Les salaires des frontaliers irriguent les économies locales. Cette situation les place sous l’influence de la situation économique du pays voisin, voire de l’évolution du taux de change (pour la Suisse), qui peuvent constituer des facteurs de fragilité.

Pour les collectivités locales, la proximité de la frontière peut aussi s’accompagner de différences réglementaires qui influent sur la localisation des entreprises et des ménages. Dans la zone d’emploi de Longwy notamment, où le phénomène du travail frontalier est le plus développé, des différences de fiscalité peuvent inciter les entreprises à s’installer au Grand-Duché. La part des impôts sur les entreprises y est la plus faible de la région, alors que celle issue des ménages est la plus forte, notamment via la taxe d’habitation. Au total, le potentiel fiscal par habitant des collectivités territoriales de la zone de Longwy est le plus bas du Grand Est (640 euros par an, soit 300 euros de moins que la moyenne de la région).

Onze zones d’emploi : sphère productive et dépenses des non-résidents

Un troisième groupe rassemble onze zones d’emploi (Épernay, Molsheim-Obernai, Saverne, Haguenau, Sélestat, Sarreguemines, Commercy, Neufchâteau, Remiremont, Troyes, Sarrebourg) dans lesquelles près de 60 % de la richesse dégagée provient de la sphère productive, et plus de 75 % de la masse salariale émane d’établissements privés ayant en majorité une activité dans cette même sphère.

L’industrie, avec 22 % des emplois, occupe dans ces zones une place stratégique. De grands employeurs historiques et emblématiques de la région y sont implantés, dans les secteurs de l’automobile, de la chaussure, ou du pneumatique. Plus récemment, on y observe aussi l’essor de la filière aéronautique. Toutefois, c’est l’industrie agroalimentaire qui dégage le plus de richesse, grâce aux activités du champagne et des eaux minérales, où les salaires sont parmi les plus élevés de l’industrie dans le Grand Est.

Pourtant, comme en moyenne dans le Grand Est, l’emploi industriel a reculé de 13 % entre 2007 et 2012. Dans les zones d’emploi de Haguenau, Molsheim-Obernai et Saverne, où la part de l’emploi industriel dépasse les 27 %, la baisse des effectifs a été moindre. Dans ces zones, le produit de la fiscalité locale dépendant de la contribution des entreprises est le plus élevé de la région.

La taxe sur le foncier non bâti contribue à hauteur de 6 % du produit de la fiscalité locale dans la zone d’emploi d’Épernay, où la vigne est très présente, et de 7 % dans celle de Sarrebourg, très forestière (contre seulement 2 % en moyenne dans le Grand Est).

Données fournies:
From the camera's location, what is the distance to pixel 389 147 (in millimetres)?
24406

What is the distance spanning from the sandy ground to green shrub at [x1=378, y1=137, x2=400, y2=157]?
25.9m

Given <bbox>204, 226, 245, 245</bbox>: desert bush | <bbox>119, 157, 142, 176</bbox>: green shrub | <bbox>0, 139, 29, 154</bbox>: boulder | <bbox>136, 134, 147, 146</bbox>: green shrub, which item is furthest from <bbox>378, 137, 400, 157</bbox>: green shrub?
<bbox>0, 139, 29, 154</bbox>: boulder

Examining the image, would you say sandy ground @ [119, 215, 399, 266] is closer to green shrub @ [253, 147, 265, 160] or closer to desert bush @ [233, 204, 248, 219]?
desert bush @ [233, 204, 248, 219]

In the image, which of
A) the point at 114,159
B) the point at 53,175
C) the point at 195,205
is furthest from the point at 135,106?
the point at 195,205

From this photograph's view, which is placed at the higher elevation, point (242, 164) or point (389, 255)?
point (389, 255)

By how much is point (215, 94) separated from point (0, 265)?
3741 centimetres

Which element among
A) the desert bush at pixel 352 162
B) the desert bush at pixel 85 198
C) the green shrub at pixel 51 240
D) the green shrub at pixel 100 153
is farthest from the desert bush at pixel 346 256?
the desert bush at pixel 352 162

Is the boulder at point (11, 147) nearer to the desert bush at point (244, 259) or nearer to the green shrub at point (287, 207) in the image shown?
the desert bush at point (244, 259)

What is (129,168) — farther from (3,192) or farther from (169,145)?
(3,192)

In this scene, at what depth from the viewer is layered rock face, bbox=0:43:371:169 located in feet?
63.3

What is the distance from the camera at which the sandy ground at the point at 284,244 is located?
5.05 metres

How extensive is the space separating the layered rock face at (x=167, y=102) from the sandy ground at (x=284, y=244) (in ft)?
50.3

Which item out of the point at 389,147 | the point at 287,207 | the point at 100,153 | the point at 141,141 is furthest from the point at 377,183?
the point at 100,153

Consigne: Recopiez à l'identique le texte sur les zones d'emploi du Grand Est, de "Un troisième groupe" à "le Grand Est.".

Corrigé:
Un troisième groupe rassemble onze zones d’emploi (Épernay, Molsheim-Obernai, Saverne, Haguenau, Sélestat, Sarreguemines, Commercy, Neufchâteau, Remiremont, Troyes, Sarrebourg) dans lesquelles près de 60 % de la richesse dégagée provient de la sphère productive, et plus de 75 % de la masse salariale émane d’établissements privés ayant en majorité une activité dans cette même sphère.

L’industrie, avec 22 % des emplois, occupe dans ces zones une place stratégique. De grands employeurs historiques et emblématiques de la région y sont implantés, dans les secteurs de l’automobile, de la chaussure, ou du pneumatique. Plus récemment, on y observe aussi l’essor de la filière aéronautique. Toutefois, c’est l’industrie agroalimentaire qui dégage le plus de richesse, grâce aux activités du champagne et des eaux minérales, où les salaires sont parmi les plus élevés de l’industrie dans le Grand Est.